We were working with a physician group that was planning to expand its hospital-based outpatient footprint and wanted us to model the potential impact of site-neutral payment reform. The CFO viewed site neutrality as a matter of when, not if, and wanted to understand how their projected revenue would change if all outpatient services were reimbursed at office-based rates instead of higher hospital rates. When we looked for a tool to simulate that scenario, we realized there wasn’t one available. 
 
So, I built one. The result is an interactive calculator that allows providers to quantify the financial implications of site-neutral reform across their own procedures and care settings.
 
2. What assumptions are built into this tool, and how do they shape interpretation?
The challenge in designing any forward-looking model is that CMS has not yet defined a single permanent framework for site-neutral payment reform. The calculator doesn’t predict the future, but it provides a credible, directional view of how payment equalization could affect providers under the policy patterns CMS has used to date.
 
The core assumption is that CMS will continue to anchor site-neutral reform to the PFS Facility rate, which represents the physician professional payment when a service is performed in a HOPD. Based on recent rulemaking, CMS typically applies a “lower-of” rule.
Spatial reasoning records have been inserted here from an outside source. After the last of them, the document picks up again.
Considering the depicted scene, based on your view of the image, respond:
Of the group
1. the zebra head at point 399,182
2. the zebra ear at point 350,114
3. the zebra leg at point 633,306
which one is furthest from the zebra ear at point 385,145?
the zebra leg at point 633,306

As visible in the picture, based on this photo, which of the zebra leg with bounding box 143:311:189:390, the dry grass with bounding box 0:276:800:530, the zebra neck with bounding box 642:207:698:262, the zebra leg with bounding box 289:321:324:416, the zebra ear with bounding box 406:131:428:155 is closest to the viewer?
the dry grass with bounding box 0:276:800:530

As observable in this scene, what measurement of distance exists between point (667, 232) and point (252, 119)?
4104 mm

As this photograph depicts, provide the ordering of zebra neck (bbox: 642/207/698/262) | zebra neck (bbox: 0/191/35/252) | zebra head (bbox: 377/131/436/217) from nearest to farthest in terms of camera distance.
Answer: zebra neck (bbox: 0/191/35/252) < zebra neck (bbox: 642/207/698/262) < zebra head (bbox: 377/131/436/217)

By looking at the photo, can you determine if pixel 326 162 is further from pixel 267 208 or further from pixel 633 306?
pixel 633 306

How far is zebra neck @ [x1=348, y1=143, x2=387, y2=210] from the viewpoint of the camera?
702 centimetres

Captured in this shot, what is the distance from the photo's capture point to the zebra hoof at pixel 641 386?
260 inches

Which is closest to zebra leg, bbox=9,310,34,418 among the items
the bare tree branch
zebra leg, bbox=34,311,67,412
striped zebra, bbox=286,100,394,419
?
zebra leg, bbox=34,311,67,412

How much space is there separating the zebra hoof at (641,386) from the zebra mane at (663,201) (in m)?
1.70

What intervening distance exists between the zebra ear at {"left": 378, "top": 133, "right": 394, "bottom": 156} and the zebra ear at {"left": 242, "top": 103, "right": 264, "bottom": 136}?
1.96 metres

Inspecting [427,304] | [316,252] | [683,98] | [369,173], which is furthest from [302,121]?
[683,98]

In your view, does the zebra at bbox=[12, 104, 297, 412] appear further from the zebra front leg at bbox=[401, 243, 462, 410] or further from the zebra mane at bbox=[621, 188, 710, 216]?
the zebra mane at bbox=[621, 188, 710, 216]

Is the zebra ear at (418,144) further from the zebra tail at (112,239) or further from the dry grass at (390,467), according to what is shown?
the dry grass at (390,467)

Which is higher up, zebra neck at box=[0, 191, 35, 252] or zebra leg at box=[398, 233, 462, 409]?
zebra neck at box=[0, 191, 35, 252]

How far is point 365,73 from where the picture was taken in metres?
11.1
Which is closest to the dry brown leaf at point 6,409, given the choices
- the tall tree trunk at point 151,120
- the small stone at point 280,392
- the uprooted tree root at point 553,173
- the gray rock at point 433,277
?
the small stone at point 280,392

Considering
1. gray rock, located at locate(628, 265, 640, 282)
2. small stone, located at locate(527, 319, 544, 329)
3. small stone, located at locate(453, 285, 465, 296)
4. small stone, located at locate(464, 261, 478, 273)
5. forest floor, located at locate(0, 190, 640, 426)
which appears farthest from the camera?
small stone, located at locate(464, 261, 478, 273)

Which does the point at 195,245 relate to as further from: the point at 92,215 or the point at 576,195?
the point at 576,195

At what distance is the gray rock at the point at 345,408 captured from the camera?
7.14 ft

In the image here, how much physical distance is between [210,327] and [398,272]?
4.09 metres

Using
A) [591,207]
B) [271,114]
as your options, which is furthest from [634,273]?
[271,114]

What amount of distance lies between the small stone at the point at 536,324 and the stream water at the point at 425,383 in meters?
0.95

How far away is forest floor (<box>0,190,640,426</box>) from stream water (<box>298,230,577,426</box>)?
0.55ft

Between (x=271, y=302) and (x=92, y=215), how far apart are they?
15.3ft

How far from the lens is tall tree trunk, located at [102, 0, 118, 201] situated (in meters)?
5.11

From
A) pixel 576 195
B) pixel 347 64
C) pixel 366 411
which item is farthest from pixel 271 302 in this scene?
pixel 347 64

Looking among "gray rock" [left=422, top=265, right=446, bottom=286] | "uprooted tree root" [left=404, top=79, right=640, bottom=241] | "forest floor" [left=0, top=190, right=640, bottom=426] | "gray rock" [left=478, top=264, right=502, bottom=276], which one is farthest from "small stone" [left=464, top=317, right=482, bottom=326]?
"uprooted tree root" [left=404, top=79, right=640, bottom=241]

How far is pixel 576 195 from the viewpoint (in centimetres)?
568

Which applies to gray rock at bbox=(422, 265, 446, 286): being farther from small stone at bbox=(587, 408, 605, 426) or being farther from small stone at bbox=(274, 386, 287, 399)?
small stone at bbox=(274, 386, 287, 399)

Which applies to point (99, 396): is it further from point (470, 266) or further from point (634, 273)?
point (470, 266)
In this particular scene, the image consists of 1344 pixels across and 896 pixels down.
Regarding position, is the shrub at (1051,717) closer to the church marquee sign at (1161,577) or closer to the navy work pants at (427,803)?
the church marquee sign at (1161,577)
That means capping total reimbursement at the lower of the PFS Facility or Non-Facility rate, rather than averaging rates or raising office payments. Because the PFS Facility rate is usually the lower of the two, it serves here as the standardized benchmark for site-neutral comparison.
 
It’s also unclear whether any revenue reductions from site-neutral reform would be redistributed to maintain budget neutrality (as CMS could do administratively) or retained as budgetary savings (which would require legislation). In either case, the calculator provides a realistic, evidence-based illustration of what those shifts would mean for specific services in any locality.
 
3. How can providers use the insights this tool generates?
Using 2025 Medicare rates, the calculator allows providers to input their actual practice data and see the projected financial impact of site neutrality on their organization. It displays, for each code and setting, how payments would change if CMS applied a site-neutral cap, and it aggregates those differences to quantify the overall effect on Medicare revenue. 
 
We intend for this tool to evolve with the policy environment. When 2026 rates are finalized, I’ll be updating the tool to reflect the latest data. I also plan to incorporate ASC facility rates into the model, to allow for comparison across more settings. 
 

Understanding the financial exposure is only the first step. Our goal is to help health systems and physician groups use this information to inform strategic planning—reassessing site-of-service decisions, operational structures, and physician alignment strategies while there’s still time to adapt.